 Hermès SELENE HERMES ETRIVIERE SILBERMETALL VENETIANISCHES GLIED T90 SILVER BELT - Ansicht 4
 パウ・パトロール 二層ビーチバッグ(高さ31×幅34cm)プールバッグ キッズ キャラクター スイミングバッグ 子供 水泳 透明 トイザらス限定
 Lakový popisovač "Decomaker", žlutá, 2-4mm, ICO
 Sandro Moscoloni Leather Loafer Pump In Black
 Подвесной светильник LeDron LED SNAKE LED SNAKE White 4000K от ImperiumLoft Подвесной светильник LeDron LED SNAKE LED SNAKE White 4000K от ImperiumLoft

==

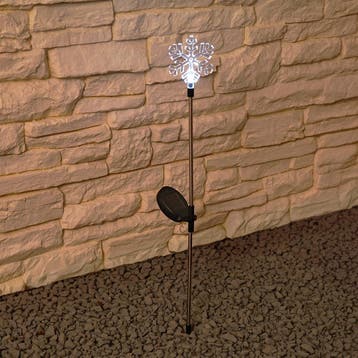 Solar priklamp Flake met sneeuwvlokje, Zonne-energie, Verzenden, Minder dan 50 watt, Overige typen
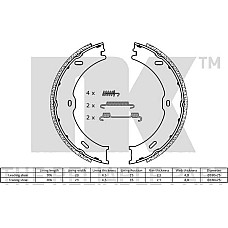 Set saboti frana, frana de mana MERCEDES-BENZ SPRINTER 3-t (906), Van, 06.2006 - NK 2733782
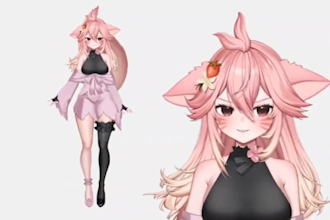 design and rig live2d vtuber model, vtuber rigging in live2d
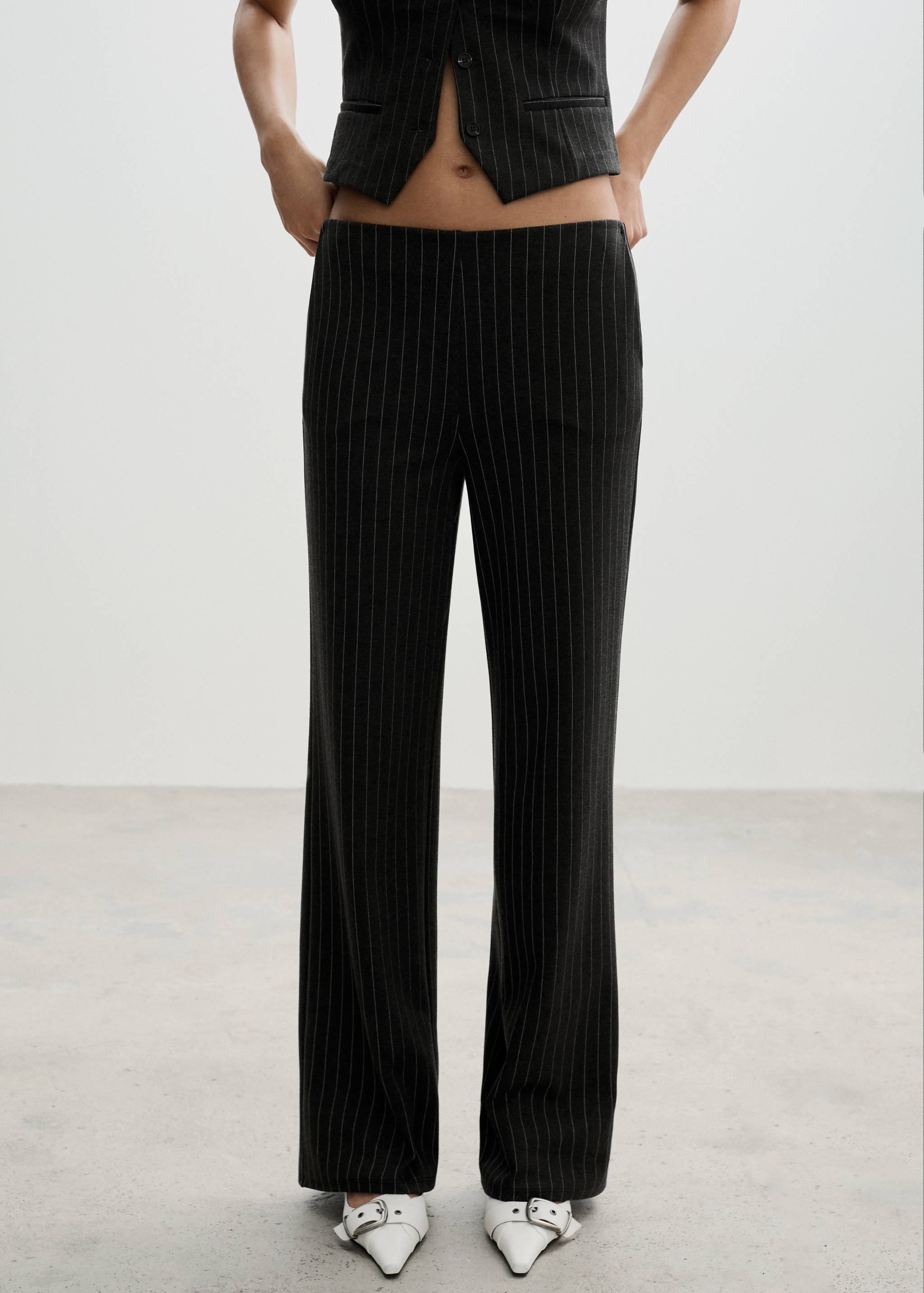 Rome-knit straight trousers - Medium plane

◆ WORK TASK: Gather every item above that contains the word "Sandro" and copy each one out in full.

◆ THE COMPLETED TASK:
 Sandro Moscoloni Leather Loafer Pump In Black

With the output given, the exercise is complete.